“Indian Institute of Science has always strived to be one of the best in the world. However, at every stage there have been constraints”, said Prof P Balaram, former Director, IISc. He was chairing a session on ‘IISc as a Global Institution - Reaching the top’ on the last day of the IISc Alumni Global Conference at J N Tata Auditorium, IISc.
In reference to Global University Rankings, Prof Balaram said, “Institutes have to run very hard just to retain their rankings over years”. He also mentioned that funding for science is going down in India, and research institutes should brace for difficult times. Referring to rising the political interference in the higher education, he said, “Due to growing political interference, building institutes has become more like a game of snake and ladder”. Noting the growing influence of NRI’s in India’s policy, he urged the IISc alumni who hold top positions in reputed universities abroad to sensitise the Government on how important it is to support an institute which has survived a century. He urged the alumni, faculty, students, and everyone realise that we need to preserve and protect our institutes.
Prof Sunil Kumar, Dean, Booth School of Business, University of Chicago suggested that IISc should embrace risk, if it wants to reach the top. “It should also be distinct from the global institutes, and leverage its research”, he said. Prof Usha Vijayaraghavan, Chairperson, International Cell, IISc took the audience through a virtual tour of formal collaborations IISc has with institutes in USA, Europe, Australia, and Japan.

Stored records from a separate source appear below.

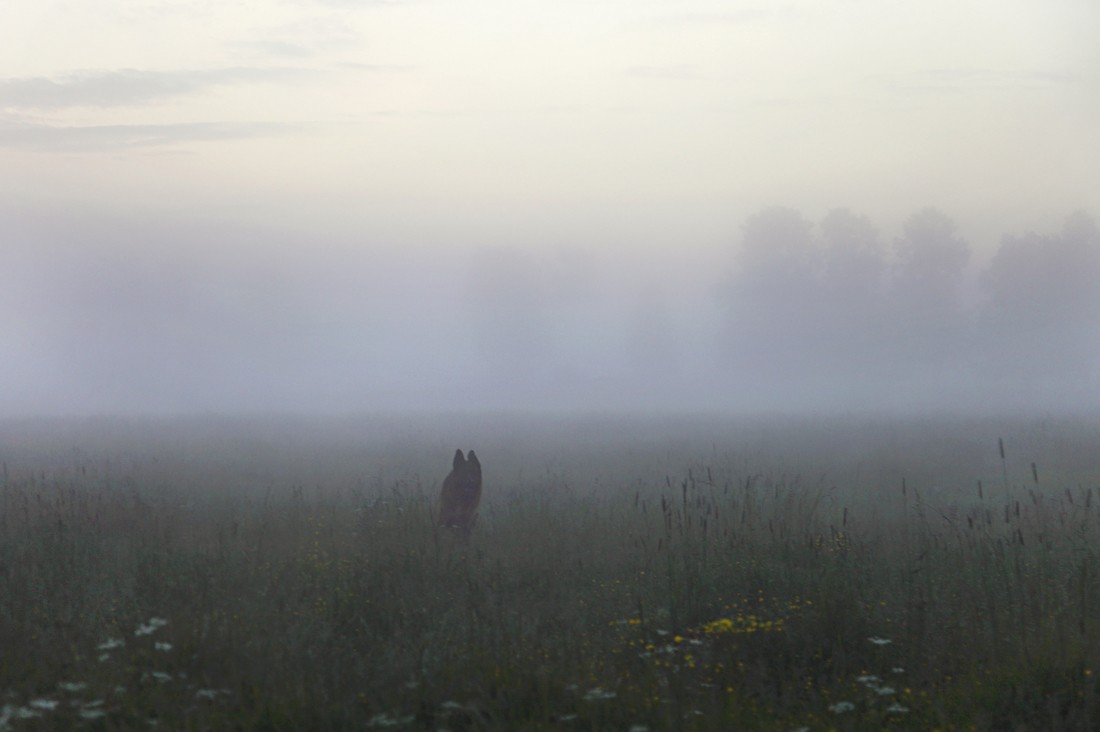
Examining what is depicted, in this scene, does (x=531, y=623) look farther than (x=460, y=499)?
No

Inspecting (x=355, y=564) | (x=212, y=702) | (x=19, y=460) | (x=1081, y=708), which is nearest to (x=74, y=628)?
(x=212, y=702)

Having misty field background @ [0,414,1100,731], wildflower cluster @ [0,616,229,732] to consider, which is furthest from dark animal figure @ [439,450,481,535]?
wildflower cluster @ [0,616,229,732]

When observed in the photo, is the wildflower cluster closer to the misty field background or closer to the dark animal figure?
the misty field background

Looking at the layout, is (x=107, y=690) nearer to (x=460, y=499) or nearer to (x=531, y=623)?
(x=531, y=623)

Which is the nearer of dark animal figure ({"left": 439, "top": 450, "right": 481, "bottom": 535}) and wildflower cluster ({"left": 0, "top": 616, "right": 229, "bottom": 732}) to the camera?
wildflower cluster ({"left": 0, "top": 616, "right": 229, "bottom": 732})

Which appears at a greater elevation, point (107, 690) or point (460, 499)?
point (460, 499)

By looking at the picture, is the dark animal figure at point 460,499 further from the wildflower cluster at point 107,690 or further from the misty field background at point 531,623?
the wildflower cluster at point 107,690

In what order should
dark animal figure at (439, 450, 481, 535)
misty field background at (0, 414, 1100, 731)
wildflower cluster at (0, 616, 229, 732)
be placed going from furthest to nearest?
dark animal figure at (439, 450, 481, 535)
misty field background at (0, 414, 1100, 731)
wildflower cluster at (0, 616, 229, 732)

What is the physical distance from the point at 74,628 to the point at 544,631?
10.7ft

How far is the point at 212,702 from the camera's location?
473cm

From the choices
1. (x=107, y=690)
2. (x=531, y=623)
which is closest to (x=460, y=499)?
(x=531, y=623)

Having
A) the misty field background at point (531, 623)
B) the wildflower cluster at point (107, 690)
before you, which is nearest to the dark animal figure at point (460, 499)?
A: the misty field background at point (531, 623)

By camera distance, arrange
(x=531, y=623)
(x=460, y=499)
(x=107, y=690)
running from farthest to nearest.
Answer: (x=460, y=499)
(x=531, y=623)
(x=107, y=690)

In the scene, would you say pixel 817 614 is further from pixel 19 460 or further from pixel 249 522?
pixel 19 460
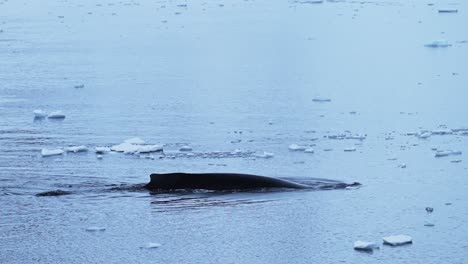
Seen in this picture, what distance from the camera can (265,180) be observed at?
13680 millimetres

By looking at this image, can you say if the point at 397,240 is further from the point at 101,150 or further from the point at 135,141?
the point at 135,141

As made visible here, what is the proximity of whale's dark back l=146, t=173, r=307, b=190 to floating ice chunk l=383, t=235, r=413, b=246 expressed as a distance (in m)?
2.38

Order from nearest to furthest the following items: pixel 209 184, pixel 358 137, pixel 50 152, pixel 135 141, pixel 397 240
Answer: pixel 397 240, pixel 209 184, pixel 50 152, pixel 135 141, pixel 358 137

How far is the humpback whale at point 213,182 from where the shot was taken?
44.5 feet

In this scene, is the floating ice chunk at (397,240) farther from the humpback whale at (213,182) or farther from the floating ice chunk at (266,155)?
the floating ice chunk at (266,155)

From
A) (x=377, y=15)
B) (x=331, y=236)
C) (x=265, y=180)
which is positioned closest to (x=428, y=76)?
(x=265, y=180)

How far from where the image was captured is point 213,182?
1363cm

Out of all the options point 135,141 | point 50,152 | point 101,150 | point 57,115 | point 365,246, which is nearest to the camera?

Prof B N Raghunandan gave a presentation on the new IISc campus that is shaping up in Challakere, 220 km away from Bangalore. Many research centres including Solar Power Generation and Research Centre, Climate Research Centre, Centre for Sustainable Technologies, Semi-arid Research Centre, Skill Development Centre, an air strip and a large scale wind tunnel are planned in the new campus. The campus is also running a Talent Development Centre, which has already trained thousands of high school teachers. It will also be home to Centre of Excellence in Science and Mathematics Education, an initiative which caught Prime Minister Narendra Modi’s attention, for which he quickly released Rs 1 crore.

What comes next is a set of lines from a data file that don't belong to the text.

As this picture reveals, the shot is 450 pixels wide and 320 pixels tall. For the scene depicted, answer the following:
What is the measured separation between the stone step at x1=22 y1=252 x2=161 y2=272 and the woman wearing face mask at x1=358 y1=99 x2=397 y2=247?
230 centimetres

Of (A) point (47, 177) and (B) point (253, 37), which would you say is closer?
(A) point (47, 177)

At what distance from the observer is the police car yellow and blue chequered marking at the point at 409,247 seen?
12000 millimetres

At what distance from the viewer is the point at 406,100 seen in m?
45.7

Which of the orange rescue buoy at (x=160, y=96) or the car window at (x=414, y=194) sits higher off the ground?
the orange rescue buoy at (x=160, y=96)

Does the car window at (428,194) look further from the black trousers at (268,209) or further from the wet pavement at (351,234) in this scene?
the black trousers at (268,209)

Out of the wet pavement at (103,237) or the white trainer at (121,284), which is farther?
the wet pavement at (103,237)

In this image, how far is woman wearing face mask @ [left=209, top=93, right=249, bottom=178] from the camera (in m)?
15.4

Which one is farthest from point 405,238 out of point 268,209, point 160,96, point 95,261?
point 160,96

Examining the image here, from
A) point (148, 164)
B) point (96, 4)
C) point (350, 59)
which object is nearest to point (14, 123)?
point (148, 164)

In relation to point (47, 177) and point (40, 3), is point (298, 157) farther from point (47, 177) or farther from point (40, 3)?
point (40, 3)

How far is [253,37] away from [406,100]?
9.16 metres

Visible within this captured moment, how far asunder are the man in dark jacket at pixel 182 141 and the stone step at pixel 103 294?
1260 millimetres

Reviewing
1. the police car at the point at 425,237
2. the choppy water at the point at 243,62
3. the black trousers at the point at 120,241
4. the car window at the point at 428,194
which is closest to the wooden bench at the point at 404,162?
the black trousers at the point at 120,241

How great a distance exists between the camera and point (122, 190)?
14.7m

The session on ‘Mind to Market’ was organised to discuss ways to convert IISc research into usable products. Prof Chandra Kishen, Chairman, Centre for Scientific and Industrial Consultancy, said “Through the Centre, IISc faculty have shared their knowledge on a variety of projects from cyber security and lunar landing guidance”.
Prof Jayant Modak, Chairman, Society for Innovation and Development (SID), said that SID has interacted with about two hundred organisations, and earned Rs 175 crores. According to him, IISc faculty file upto 30 to 40 patents every year.

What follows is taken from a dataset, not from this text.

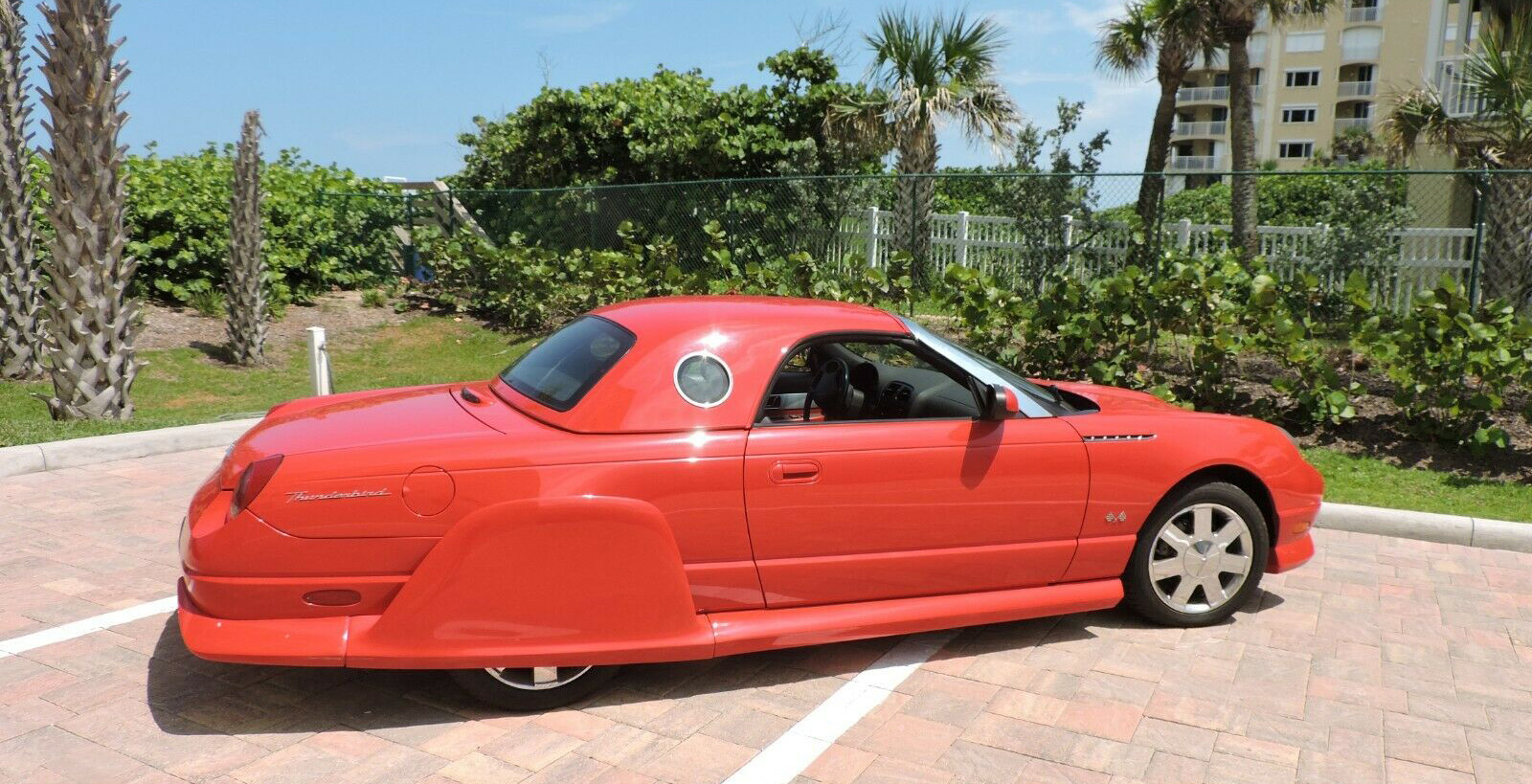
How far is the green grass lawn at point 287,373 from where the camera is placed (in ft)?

KVS Hari, Professor, IISc, an entrepreneur himself, said, “Some of the IISc faculty think that making money is a sin. That may be one reason why many faculty may not be keen to take up entrepreneurship.” Comparing Indian and Western mindsets, he said, “Failure is not perceived as a disadvantage in the West. However, in India we are not allowed to fail. This mindset should change”.
Rajalakshmi Iyer, Chief Technology Officer, pro.com and an IISc Alumnus, suggested IISc to set celar targets on the number of business plans it wants to develop and the number of startups it wants to see in a year.